My boyfriend of five years is sometimes sweet but his anger management problems drive me crazy.
How can I change him or should I just break up?
- Frustrated
Years of accepting “sometimes sweet” laced with outbursts is a training period for a lifetime of misery. Anyone in a relationship that causes a feeling of “crazy-making” needs to protect themselves and their partner by becoming pro-active.
He has to want to change, which can only come from recognizing the consequences of his anger.
Leave him, explaining that you won’t live with this problem unless he works hard to handle it. You need at least six-months complete break during which he seeks therapy and/or takes an anger-management course, and learns strategies to deal with frustration, anxiety, insecurity, rage, etc.
Do NOT re-connect unless he shows proof of getting help, and until you spend several months “on trial” as a couple.
My husband of 30 years and I are late-50s; he’s a manager in a company which hired very attractive women in their 20s whom he’s mentored. They admire him.
He’s long had regular pub nights with male colleagues. Recently, he’s been open that the young women joined, they all get inebriated, and go on to places where there’s dancing.
When I’ve commented, he looked angry and said, “nothing happens.” He doesn’t see anything wrong or inappropriate.
I’ve always trusted him and never before had doubts.
I don’t know whether to tell him I’m angry and uncomfortable with this situation, or go out late with friends more, to show him how it feels - knowing he wouldn’t like it.
- Upset and Hurt
You can probably still trust your guy, without trusting the mix of booze plus admiring young co-workers.
Drop the anger, and speak to your husband gently about feeling uncomfortable for him as well as yourself.

# Dataset section
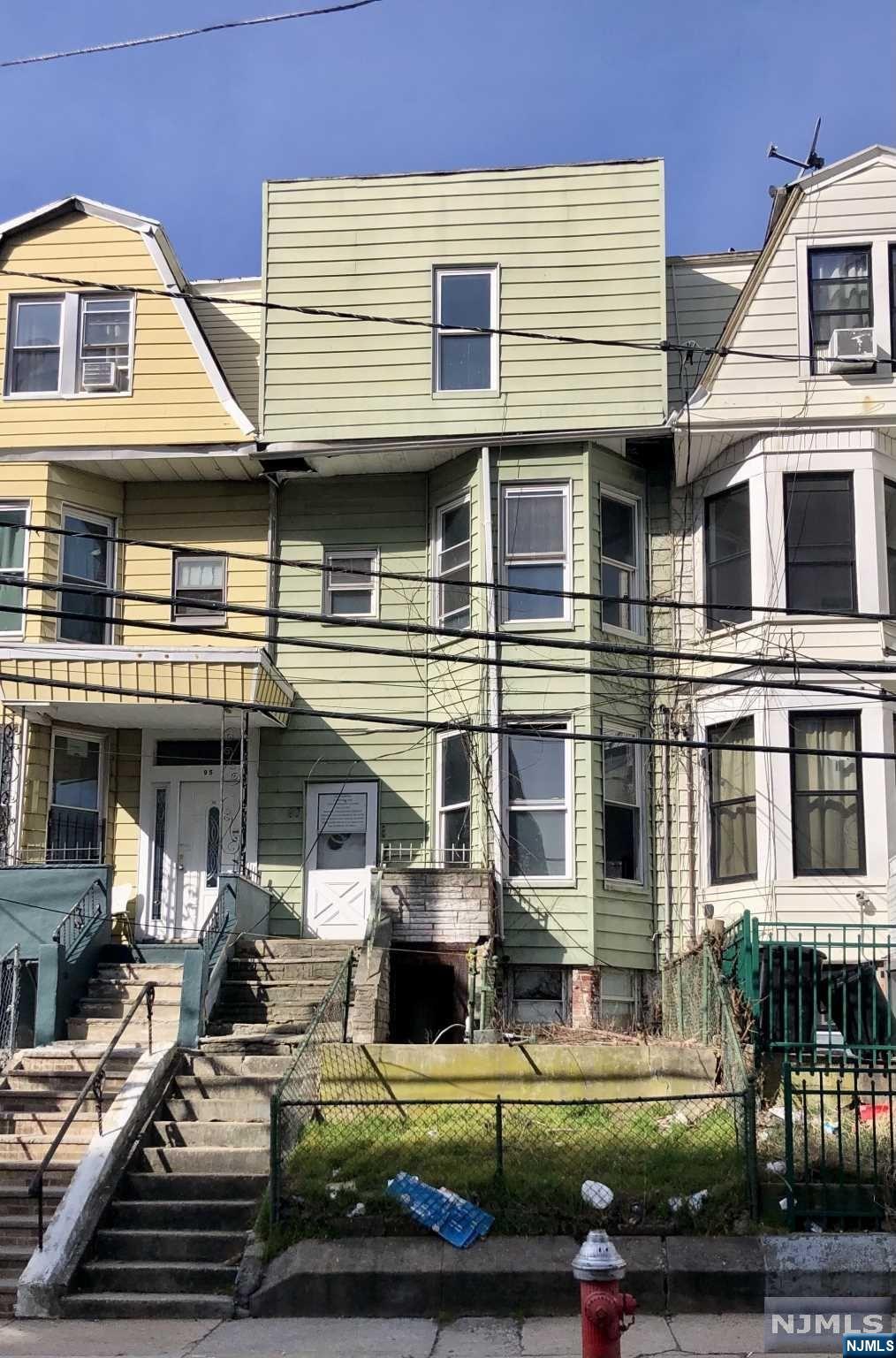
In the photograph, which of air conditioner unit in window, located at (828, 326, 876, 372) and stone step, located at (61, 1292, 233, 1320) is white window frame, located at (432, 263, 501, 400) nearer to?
air conditioner unit in window, located at (828, 326, 876, 372)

# Your goal
Reproduce the advice column above in full, word for word, changing nothing.

# Exercise response
My boyfriend of five years is sometimes sweet but his anger management problems drive me crazy.
How can I change him or should I just break up?
- Frustrated
Years of accepting “sometimes sweet” laced with outbursts is a training period for a lifetime of misery. Anyone in a relationship that causes a feeling of “crazy-making” needs to protect themselves and their partner by becoming pro-active.
He has to want to change, which can only come from recognizing the consequences of his anger.
Leave him, explaining that you won’t live with this problem unless he works hard to handle it. You need at least six-months complete break during which he seeks therapy and/or takes an anger-management course, and learns strategies to deal with frustration, anxiety, insecurity, rage, etc.
Do NOT re-connect unless he shows proof of getting help, and until you spend several months “on trial” as a couple.
My husband of 30 years and I are late-50s; he’s a manager in a company which hired very attractive women in their 20s whom he’s mentored. They admire him.
He’s long had regular pub nights with male colleagues. Recently, he’s been open that the young women joined, they all get inebriated, and go on to places where there’s dancing.
When I’ve commented, he looked angry and said, “nothing happens.” He doesn’t see anything wrong or inappropriate.
I’ve always trusted him and never before had doubts.
I don’t know whether to tell him I’m angry and uncomfortable with this situation, or go out late with friends more, to show him how it feels - knowing he wouldn’t like it.
- Upset and Hurt
You can probably still trust your guy, without trusting the mix of booze plus admiring young co-workers.
Drop the anger, and speak to your husband gently about feeling uncomfortable for him as well as yourself.